REQUEST.
Reproduce each of the records below verbatim, leaving out the pictures.

SUPPLIED INFORMATION.
(begin)

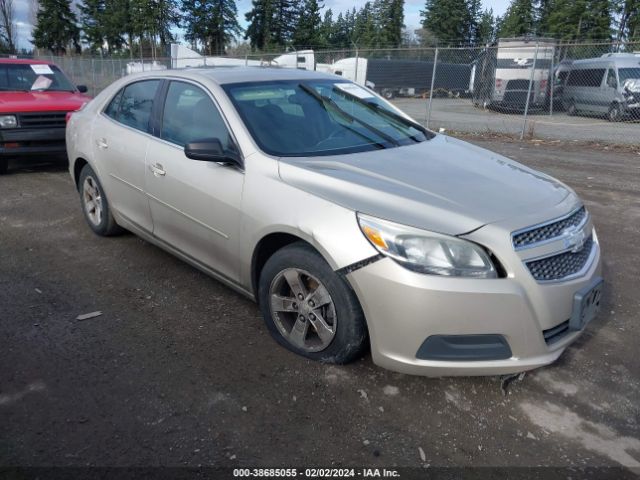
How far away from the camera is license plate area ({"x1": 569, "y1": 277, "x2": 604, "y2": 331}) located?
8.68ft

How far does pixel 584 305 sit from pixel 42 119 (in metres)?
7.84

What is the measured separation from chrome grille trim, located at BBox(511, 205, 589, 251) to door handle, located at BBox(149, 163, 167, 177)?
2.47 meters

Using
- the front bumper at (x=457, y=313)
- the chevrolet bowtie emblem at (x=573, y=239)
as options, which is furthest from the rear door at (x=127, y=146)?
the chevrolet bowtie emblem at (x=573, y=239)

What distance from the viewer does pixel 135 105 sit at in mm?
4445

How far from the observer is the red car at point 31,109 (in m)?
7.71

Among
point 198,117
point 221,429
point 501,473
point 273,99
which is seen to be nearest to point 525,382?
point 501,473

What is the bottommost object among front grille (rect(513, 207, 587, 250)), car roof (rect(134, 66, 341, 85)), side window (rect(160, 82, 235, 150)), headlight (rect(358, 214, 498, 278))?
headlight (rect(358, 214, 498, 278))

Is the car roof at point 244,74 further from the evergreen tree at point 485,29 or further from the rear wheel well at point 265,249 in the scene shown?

(end)

RESPONSE TO THE TASK.
How far away from the camera is license plate area ({"x1": 569, "y1": 277, "x2": 604, "y2": 331}) located?
8.68ft

How far does pixel 584 305 sit from pixel 42 119 (in metres)?
7.84

What is the measured separation from chrome grille trim, located at BBox(511, 205, 589, 251) to door handle, located at BBox(149, 163, 167, 177)?
2.47 meters

Using
- the front bumper at (x=457, y=313)
- the chevrolet bowtie emblem at (x=573, y=239)
as options, which is furthest from the rear door at (x=127, y=146)?
the chevrolet bowtie emblem at (x=573, y=239)

What distance from the viewer does pixel 135 105 sit at in mm?
4445

How far from the observer is the red car at point 31,109 (in m)?
7.71

Among
point 198,117
point 221,429
point 501,473
point 273,99
which is seen to be nearest to point 525,382?
point 501,473

What is the bottommost object among front grille (rect(513, 207, 587, 250)), car roof (rect(134, 66, 341, 85)), side window (rect(160, 82, 235, 150)), headlight (rect(358, 214, 498, 278))?
headlight (rect(358, 214, 498, 278))

Is the car roof at point 244,74 further from the evergreen tree at point 485,29 or further from the rear wheel well at point 265,249 in the scene shown?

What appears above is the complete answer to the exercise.